-- TASK OBJECTIVE --
Leave out the images; return the rest of the data exactly.

***

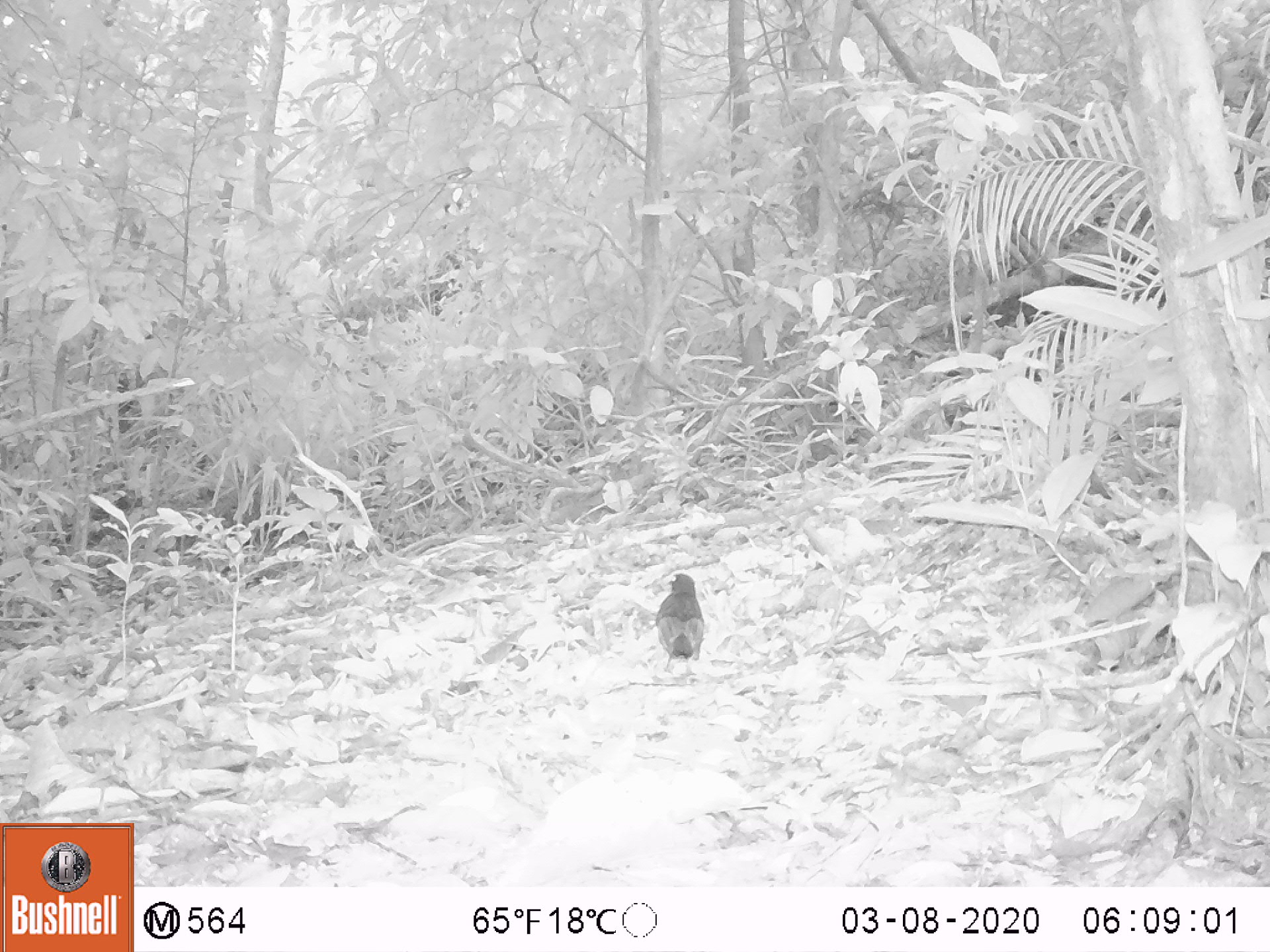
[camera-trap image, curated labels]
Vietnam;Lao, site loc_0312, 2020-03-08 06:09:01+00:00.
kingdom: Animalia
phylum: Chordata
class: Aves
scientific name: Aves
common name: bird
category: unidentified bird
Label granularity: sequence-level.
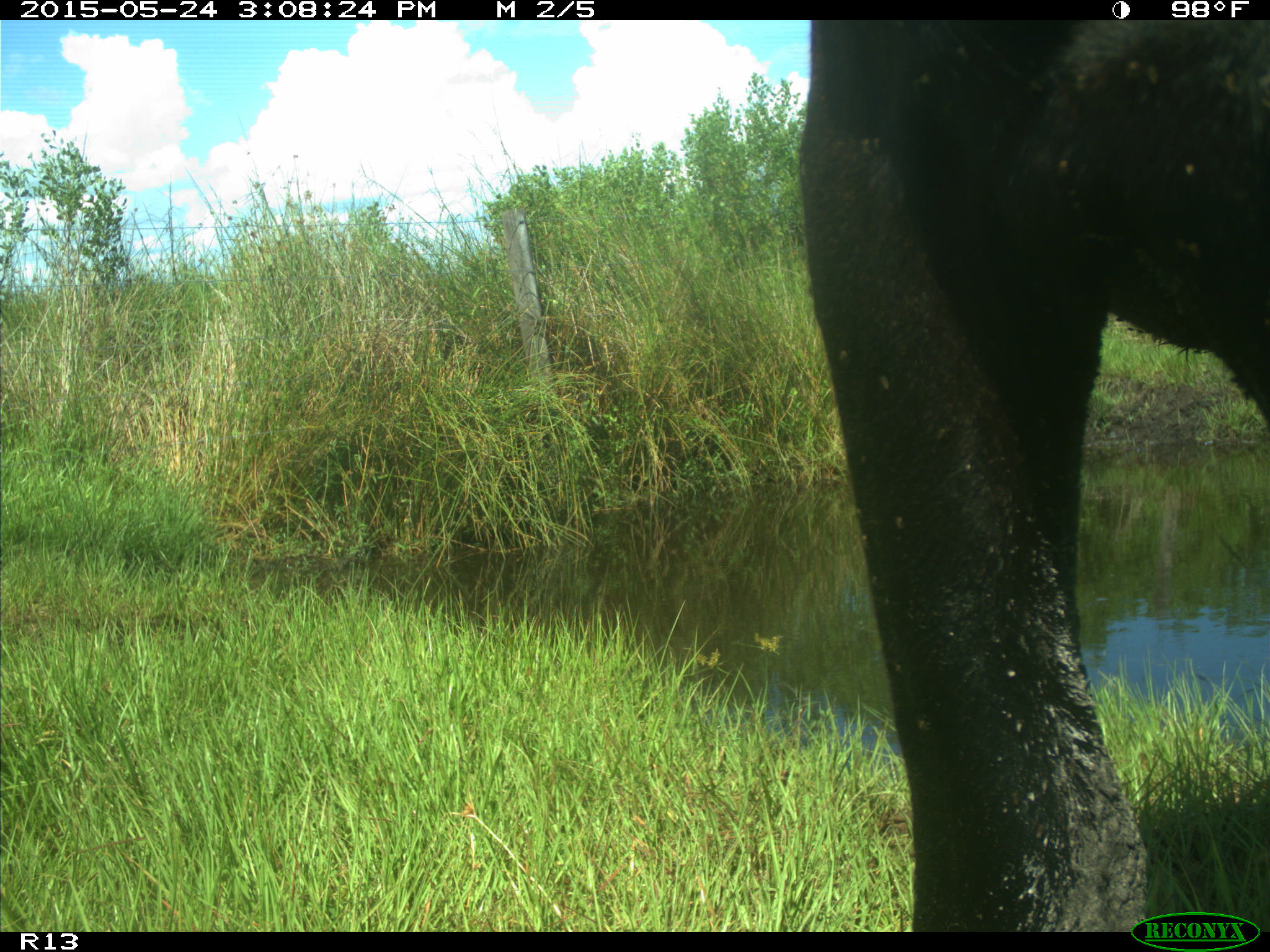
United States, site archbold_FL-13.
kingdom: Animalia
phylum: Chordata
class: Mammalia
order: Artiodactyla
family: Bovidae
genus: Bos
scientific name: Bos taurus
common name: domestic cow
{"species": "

***

-- COMPLETED EXERCISE --
[camera-trap image, curated labels]
Vietnam;Lao, site loc_0312, 2020-03-08 06:09:01+00:00.
kingdom: Animalia
phylum: Chordata
class: Aves
scientific name: Aves
common name: bird
category: unidentified bird
Label granularity: sequence-level.
United States, site archbold_FL-13.
kingdom: Animalia
phylum: Chordata
class: Mammalia
order: Artiodactyla
family: Bovidae
genus: Bos
scientific name: Bos taurus
common name: domestic cow
{"species": "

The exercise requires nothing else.